▶ **Given passage**:
— Begin —

# Mixture_Model

class reliability.Distributions.Mixture_Model(distributions, proportions=None)

The mixture model is used to create a distribution that contains parts from multiple distributions. This allows for a more complex model to be constructed as the sum of other distributions, each multiplied by a proportion (where the proportions sum to 1). The model is obtained using the sum of the cumulative distribution functions:

$$CDF_{total} = (CDF_1 × p_1) + (CDF_2 × p_2) + (CDF_3 × p_3) + ... + (CDF_n × p_n)$$

The output API is similar to the other probability distributions (Weibull, Normal, etc.) as shown below.

Parameters:
• distributions (list, array) – List or array of probability distribution objects used to construct the model.

• proportions (list, array) – List or array of floats specifying how much of each distribution to add to the mixture. The sum of proportions must always be 1.

— End —

▶ **What to produce**:
Reproduce the mixture model documentation above verbatim, from "The mixture model" up to and including "as shown below.".

▶ **Data shown**:
— Begin —

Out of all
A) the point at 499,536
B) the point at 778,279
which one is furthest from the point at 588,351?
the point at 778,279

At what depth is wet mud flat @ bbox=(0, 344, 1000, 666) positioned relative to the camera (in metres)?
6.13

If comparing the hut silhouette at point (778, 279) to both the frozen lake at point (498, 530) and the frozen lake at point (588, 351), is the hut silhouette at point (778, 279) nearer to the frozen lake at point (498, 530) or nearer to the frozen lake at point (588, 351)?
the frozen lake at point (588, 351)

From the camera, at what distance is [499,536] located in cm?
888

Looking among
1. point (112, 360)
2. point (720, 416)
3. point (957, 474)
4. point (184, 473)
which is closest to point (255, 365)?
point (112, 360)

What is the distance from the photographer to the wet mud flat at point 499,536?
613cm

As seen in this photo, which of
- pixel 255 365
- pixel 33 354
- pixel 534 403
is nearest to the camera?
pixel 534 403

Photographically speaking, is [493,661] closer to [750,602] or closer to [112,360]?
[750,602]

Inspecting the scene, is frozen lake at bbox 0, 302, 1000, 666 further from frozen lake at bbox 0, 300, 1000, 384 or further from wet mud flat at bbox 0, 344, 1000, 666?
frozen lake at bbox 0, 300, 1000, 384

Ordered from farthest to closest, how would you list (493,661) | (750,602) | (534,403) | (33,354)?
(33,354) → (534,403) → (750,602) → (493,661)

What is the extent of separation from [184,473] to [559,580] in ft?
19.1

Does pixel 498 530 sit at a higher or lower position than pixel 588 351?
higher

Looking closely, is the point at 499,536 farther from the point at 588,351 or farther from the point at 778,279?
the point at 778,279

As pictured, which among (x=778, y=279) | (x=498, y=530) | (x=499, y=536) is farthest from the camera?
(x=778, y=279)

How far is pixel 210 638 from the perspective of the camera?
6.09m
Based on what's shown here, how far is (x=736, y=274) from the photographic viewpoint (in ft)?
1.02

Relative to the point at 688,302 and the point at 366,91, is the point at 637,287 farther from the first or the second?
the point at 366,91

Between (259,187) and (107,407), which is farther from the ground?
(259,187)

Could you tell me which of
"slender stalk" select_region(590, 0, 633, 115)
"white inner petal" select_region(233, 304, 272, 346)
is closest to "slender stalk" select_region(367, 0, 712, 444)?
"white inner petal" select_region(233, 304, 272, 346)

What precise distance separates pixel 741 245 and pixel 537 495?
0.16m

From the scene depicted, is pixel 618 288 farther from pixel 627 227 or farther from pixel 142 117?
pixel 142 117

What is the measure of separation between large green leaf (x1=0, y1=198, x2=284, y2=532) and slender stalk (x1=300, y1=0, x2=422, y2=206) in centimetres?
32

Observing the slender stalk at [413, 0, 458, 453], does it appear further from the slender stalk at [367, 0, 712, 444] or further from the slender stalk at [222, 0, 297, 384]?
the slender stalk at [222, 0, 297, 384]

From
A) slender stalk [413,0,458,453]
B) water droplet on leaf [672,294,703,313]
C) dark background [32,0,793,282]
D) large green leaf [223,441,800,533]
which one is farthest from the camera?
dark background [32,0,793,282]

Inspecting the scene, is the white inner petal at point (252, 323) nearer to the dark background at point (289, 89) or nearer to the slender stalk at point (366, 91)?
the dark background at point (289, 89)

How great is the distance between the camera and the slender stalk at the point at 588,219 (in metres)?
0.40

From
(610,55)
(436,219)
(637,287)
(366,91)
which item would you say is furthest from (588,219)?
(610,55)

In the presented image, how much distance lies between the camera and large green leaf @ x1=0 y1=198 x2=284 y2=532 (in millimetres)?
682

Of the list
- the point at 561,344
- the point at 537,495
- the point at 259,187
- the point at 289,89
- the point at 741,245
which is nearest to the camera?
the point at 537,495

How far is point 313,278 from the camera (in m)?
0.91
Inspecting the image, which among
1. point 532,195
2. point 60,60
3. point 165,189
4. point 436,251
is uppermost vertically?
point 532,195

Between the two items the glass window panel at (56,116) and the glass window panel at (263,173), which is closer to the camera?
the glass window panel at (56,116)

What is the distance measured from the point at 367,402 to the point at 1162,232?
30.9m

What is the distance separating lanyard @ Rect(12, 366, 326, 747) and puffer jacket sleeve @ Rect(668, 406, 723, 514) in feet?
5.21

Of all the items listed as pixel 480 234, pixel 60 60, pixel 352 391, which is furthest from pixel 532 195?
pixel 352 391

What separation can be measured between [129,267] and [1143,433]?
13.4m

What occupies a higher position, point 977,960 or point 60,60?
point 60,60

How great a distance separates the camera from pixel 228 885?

— End —

▶ **Output of the exercise**:
The mixture model is used to create a distribution that contains parts from multiple distributions. This allows for a more complex model to be constructed as the sum of other distributions, each multiplied by a proportion (where the proportions sum to 1). The model is obtained using the sum of the cumulative distribution functions:

$$CDF_{total} = (CDF_1 × p_1) + (CDF_2 × p_2) + (CDF_3 × p_3) + ... + (CDF_n × p_n)$$

The output API is similar to the other probability distributions (Weibull, Normal, etc.) as shown below.